Monday, December 09, 2013

Deportation, Then and Now

From ImmigrationReform.com:

Judge Refuses to Deport Obama’s Uncle

At a deportation hearing on Tuesday, an immigration judge granted the president’s illegal alien uncle, Onyango “Omar” Obama, status as a legal permanent resident in the United States.  Although Kenyan national Omar Obama had lied about his employment, defied multiple deportation orders, and was arrested for drunk driving, Judge Leonard Shapiro found that the president’s uncle had “good moral character,” a prerequisite to obtaining his green card.

This story brought to mind the case of John Demjanjuk, the Ukrainian-American autoworker whom the U.S. government accused of lying on his immigration request and twice stripped him of citizenship and deported, the first time to Israel, the second to Germany.

The Wikipedia article on Demjanjuk (worth reading in its entirety) documents at length his 35-year fight with the U.S. State Department, which in 1975, based on claims originating with Soviet newspapers, accused Demjanjuk of having been a camp guard at Sobibor.  I had not realized, until reading this article, that many of the Nazi concentration camps were staffed primarily with Soviet and East European POWs who had been offered a devil’s bargain:  serve as death camp guards, or be cast themselves into POW camps that for East-bloc soldiers were little better.  (Somehow, this aspect of the concentration camps was never mentioned in the popular accounts from which I drew what I thought I knew about the holocaust.)

------------------------------------------------------------

_Task requirements_.
Please write the next part of the deportation post, picking up after its final sentence. The data that comes next has no connection to the deportation post.

_Data excerpt_.

------------------------------------------------------------

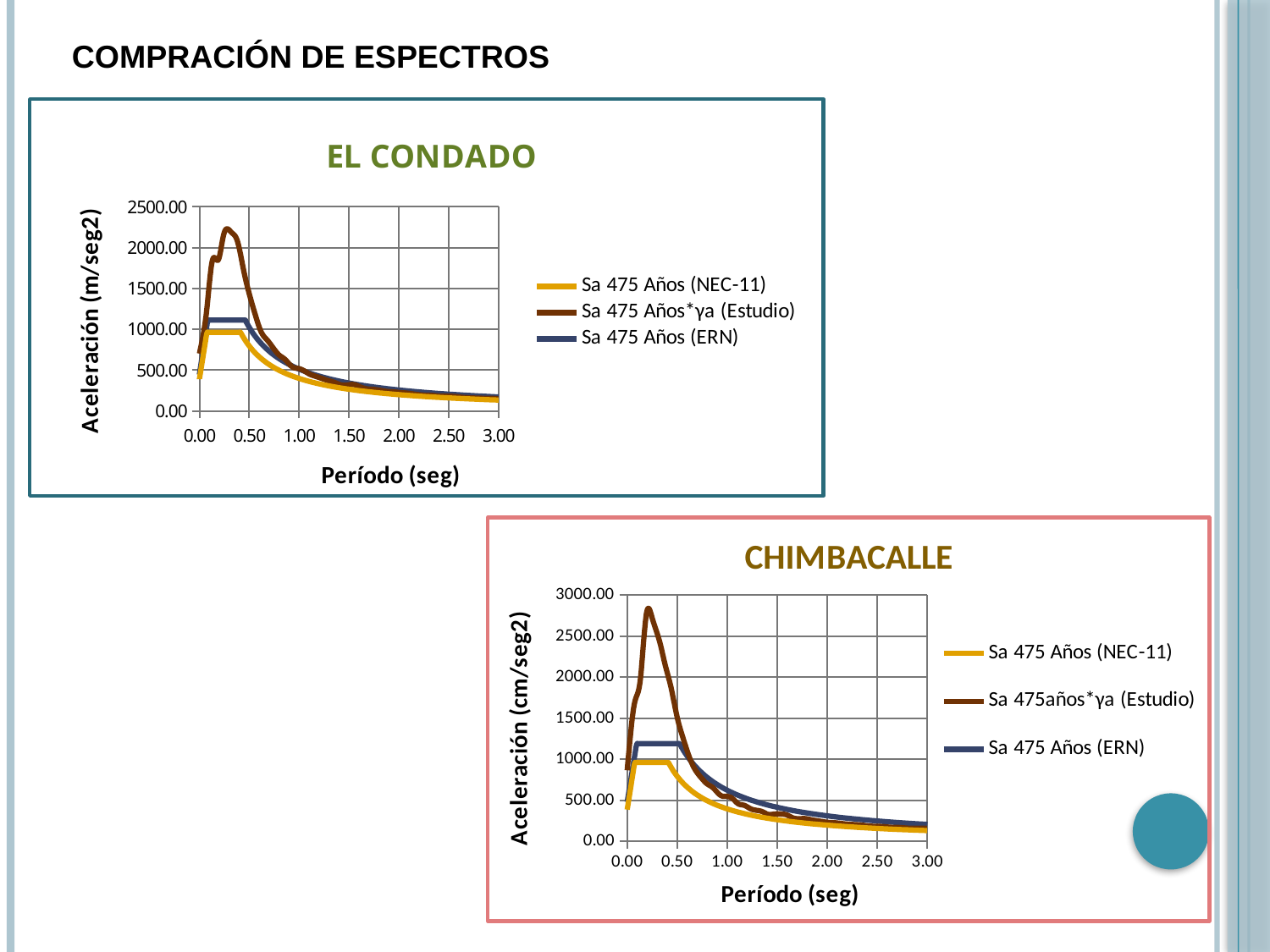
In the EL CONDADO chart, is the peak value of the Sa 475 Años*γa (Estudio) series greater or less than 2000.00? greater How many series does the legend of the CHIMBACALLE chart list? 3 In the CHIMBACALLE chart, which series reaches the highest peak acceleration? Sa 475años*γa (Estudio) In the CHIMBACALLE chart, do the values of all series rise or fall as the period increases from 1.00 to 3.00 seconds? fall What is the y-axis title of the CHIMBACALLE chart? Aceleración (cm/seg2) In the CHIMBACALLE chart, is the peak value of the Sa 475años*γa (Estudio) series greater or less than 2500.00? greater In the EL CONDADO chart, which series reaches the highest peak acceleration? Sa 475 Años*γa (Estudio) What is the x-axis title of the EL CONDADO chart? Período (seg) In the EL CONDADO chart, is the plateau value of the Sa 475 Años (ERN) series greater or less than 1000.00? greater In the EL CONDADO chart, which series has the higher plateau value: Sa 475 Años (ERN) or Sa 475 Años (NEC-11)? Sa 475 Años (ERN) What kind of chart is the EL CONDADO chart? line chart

------------------------------------------------------------

_Exercise response_.
But Demjanjuk was accused of being not just any camp guard, but “Ivan the Terrible”, whose enthusiastic torment of Jewish captives beggars the imagination.  The the trial that stripped Demjanjuk of his citizenship didn’t establish that he had committed any specific crimes, only that he had lied on his immigration request some thirty years earlier.  Demjanjuk was deported to Israel to stand trial as Ivan the Terrible.  (In this, he was lucky.  Feodor Fedorenko was deported for the same reason to the Soviet Union, where he was summarily shot.)

Demjanjuk’s 1988 conviction in Israel was ultimately overturned by the Israeli Supreme Court based on new testimony and evidence suggesting the SS ID card bearing Demjanjuk’s likeness was a Soviet forgery.  This passage from the Wikipedia article is worth quoting:

Demjanjuk was released to return to the United States. In 1993, the Sixth Circuit Court of Appeals ruled that Demjanjuk was a victim of fraud on the court, as United States federal government trial lawyers with the Office of Special Investigations had recklessly failed to disclose evidence, and the extradition order previously granted was rescinded.[62] In a report submitted to the Sixth Circuit prior to the Israeli acquittal, federal judge Thomas A. Wiseman, Jr. concluded that American federal officials had erred in asserting that Demjanjuk was Ivan the Terrible, but that evidence instead pointed to Demjanjuk being a lesser SS agent.[54] After the Court of Appeals remanded the matter to Judge Wiseman, Judge Wiseman dismissed the denaturalization petition proceedings in 1998, effectively restoring Demjanjuk's citizenship.[63]

Demjanjuk’s troubles were far from over, however.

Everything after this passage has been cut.